I'm happy, like you seem to be, to point people to the chart you just pasted.

tptacek · 2025-06-19T21:52:13 1750369933

LOL.

https://ianix.com/pub/dnssec-outages.html

growse · 2025-06-19T22:04:07 1750370647

Apparently the way to do sane risk management is just "don't be an idiot"?

daneel_w · 2025-06-19T22:03:49 1750370629

Miserable list. Now share a link that shows all the successful deployments that never had any hiccups.

Avamander · 2025-06-20T10:06:50 1750414010

It's not like anyone is actually monitoring it or would notice.

I know for a fact there are a lot of broken deployments out there, have been for a decade if not more, nobody really gives a rats ass.

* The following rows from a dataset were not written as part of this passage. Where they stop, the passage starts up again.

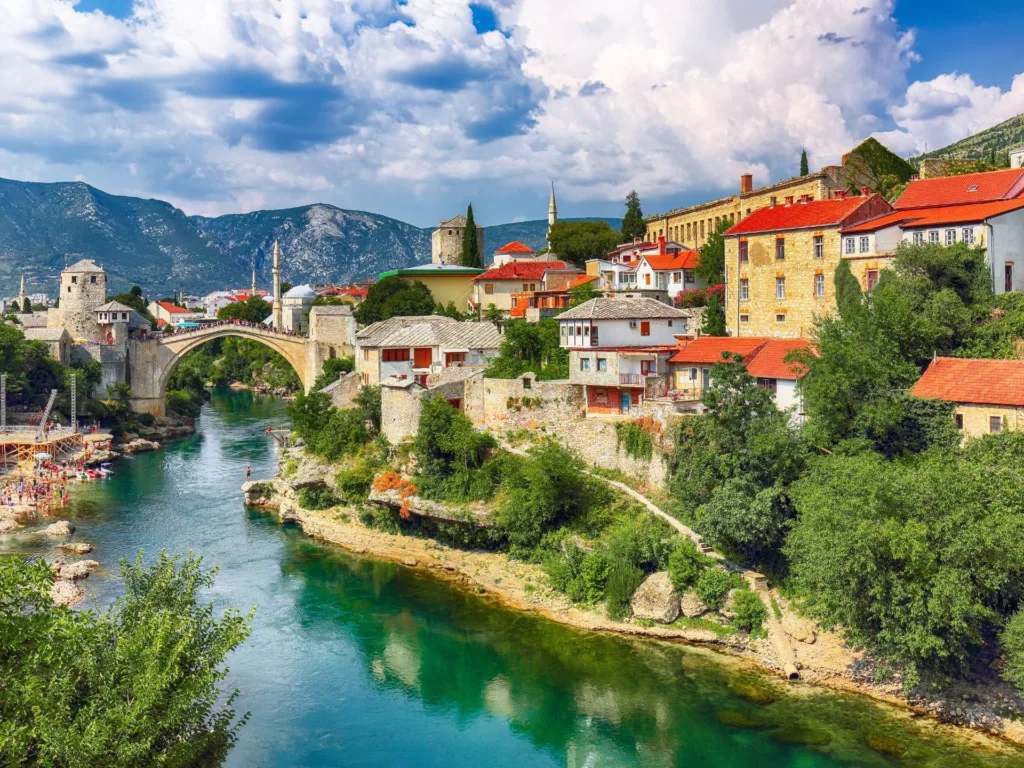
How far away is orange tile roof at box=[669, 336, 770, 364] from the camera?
28.2m

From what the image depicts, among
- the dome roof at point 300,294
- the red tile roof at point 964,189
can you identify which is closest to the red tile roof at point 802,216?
the red tile roof at point 964,189

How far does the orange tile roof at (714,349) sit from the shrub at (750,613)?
880 centimetres

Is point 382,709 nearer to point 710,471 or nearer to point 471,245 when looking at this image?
point 710,471

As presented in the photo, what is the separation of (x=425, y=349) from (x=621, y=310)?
31.3 feet

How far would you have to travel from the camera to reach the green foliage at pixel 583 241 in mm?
50750

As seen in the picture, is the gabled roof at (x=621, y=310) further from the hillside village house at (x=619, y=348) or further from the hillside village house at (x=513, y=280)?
the hillside village house at (x=513, y=280)

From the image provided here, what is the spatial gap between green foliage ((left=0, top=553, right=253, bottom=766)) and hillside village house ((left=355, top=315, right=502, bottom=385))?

From a technical perspective, lack of DNSSEC transparency is also a major downside of DNSSEC compared to WebPKI.

iscoelho · 2025-06-19T19:36:48 1750361808

and Slack.com still uses DNSSEC. They appear to not have come to the same conclusion.

tptacek · 2025-06-19T20:09:56 1750363796

They added DNSSEC because of FedGov accounts that require it.

iscoelho · 2025-06-19T21:04:15 1750367055

Happy to see security audits doing good work.

psanford · 2025-06-20T14:31:31 1750429891

Internally at slack the general consensus was that dnssec was a giant waste of time and money from a security perspective. We did it for compliance to sell into the Federal govt and federal contractors.